EXCERPT PROVIDED —

# Trimming solid wood edge banding flush



## Cherryville Chuck (Sep 28, 2010)

I'm building another router table and am adding a solid wood edge around it which needed trimming flush to the top so I can add some laminate after. I'm sure this jig has been shown before, or at least a close version of it, but I haven't seen it lately so I thought it might be worth showing it again. It is very simple. I built it in about 20 minutes out of scrap. Now that I'm done it's pieces of scrap again. I don't like having a bunch of jigs hanging around that rarely get used.

If you use this on something like finish plywood I would leave the banding a couple of thou proud of the surface and sand it flush.


----------



## ksidwy (Jul 13, 2013)

Very handy and smart idea Charles!
Sid.


----------



## papasombre (Sep 22, 2011)

Hi, Charles.

Recently I saw a similar jig. It was used by George Vondriska in a video to trim the edge banding of some pieces.

DATASET EXTRACT —
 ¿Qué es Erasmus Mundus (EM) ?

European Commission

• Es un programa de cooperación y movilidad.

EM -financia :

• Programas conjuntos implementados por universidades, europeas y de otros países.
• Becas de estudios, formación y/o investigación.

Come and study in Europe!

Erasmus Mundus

---

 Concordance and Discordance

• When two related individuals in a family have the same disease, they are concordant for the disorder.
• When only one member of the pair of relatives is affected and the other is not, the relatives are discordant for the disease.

--

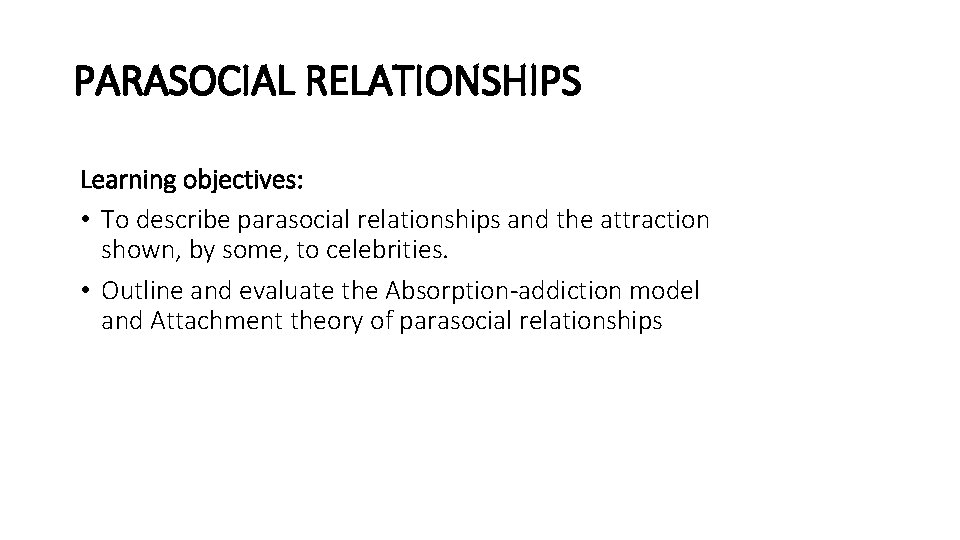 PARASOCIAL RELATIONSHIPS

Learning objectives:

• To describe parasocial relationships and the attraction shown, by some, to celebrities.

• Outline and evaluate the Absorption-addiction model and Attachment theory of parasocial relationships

ACTIVITIES —
[A] In the thread on trimming solid wood edge banding, how long did it take to build the jig?
[B] From the thread on trimming solid wood edge banding, reproduce word for word the part that opens with the words "I'm building another" and closes with "(Jul 13, 2013)".

COMPLETED EXERCISE —
[A] About 20 minutes.

[B]
I'm building another router table and am adding a solid wood edge around it which needed trimming flush to the top so I can add some laminate after. I'm sure this jig has been shown before, or at least a close version of it, but I haven't seen it lately so I thought it might be worth showing it again. It is very simple. I built it in about 20 minutes out of scrap. Now that I'm done it's pieces of scrap again. I don't like having a bunch of jigs hanging around that rarely get used.

If you use this on something like finish plywood I would leave the banding a couple of thou proud of the surface and sand it flush.


----------



## ksidwy (Jul 13, 2013)